La nuova, storica, sentenza è il frutto di due ricorsi: il primo, presentato a New York da Edith Windsor, una donna lesbica sposata che chiedeva pieno riconoscimento, a livello federale, dei suoi diritti. Il secondo invece in California, con l'espressa richiesta dell'abrogazione del Proposition 8, che negava il diritto al matrimonio gay nello stato. Certo, i singoli stati possono ancora decidere se permettere a due uomini o due donne di sposarsi sul proprio territorio, ma non possono negare loro tutti i diritti che dal matrimonio derivano.

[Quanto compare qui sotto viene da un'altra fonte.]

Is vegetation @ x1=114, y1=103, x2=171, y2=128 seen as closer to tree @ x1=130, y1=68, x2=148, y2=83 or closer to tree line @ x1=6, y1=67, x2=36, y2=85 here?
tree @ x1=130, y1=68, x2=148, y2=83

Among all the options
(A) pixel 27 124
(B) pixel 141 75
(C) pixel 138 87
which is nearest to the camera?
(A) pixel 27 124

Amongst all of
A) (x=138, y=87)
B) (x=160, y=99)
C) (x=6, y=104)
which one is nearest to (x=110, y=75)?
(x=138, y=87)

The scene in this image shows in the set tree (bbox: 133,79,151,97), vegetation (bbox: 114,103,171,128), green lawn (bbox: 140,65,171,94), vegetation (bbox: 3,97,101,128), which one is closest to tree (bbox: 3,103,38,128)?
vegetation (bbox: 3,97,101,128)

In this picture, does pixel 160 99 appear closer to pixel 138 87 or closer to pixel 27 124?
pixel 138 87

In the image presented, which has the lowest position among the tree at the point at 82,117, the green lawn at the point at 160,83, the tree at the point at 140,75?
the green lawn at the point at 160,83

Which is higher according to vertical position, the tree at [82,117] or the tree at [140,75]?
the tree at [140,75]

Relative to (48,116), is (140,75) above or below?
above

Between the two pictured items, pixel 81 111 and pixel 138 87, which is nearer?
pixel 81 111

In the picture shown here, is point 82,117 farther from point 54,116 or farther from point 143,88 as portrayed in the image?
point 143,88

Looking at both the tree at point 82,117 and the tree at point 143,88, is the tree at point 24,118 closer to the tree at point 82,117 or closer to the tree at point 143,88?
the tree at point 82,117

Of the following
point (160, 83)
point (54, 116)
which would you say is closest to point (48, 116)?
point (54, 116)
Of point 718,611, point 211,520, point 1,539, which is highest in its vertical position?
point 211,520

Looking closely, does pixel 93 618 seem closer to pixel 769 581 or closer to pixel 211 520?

La notizia, attesa da milioni di Americani, nonostante il parere contrario degli ambienti ecclesiastici e conservatori, è stata accolta con un boato e con festeggiamenti senza fine. Il sindaco di New York, Michael Bloomberg, applaudendo la decisione, ha commentato: "La nostra storia è definita dall'allargamento dell'uguaglianza per tutti e la corte ci ha portato un passo più vicini".

E cosa ne pensa il presidente? La decisione di abrogare il DOMA è per lui: "Uno storico passo verso l'uguaglianza". E chiude il discorso con la sua solita verve comunicativa e un nuovo hashtag: "#LoveIsLove".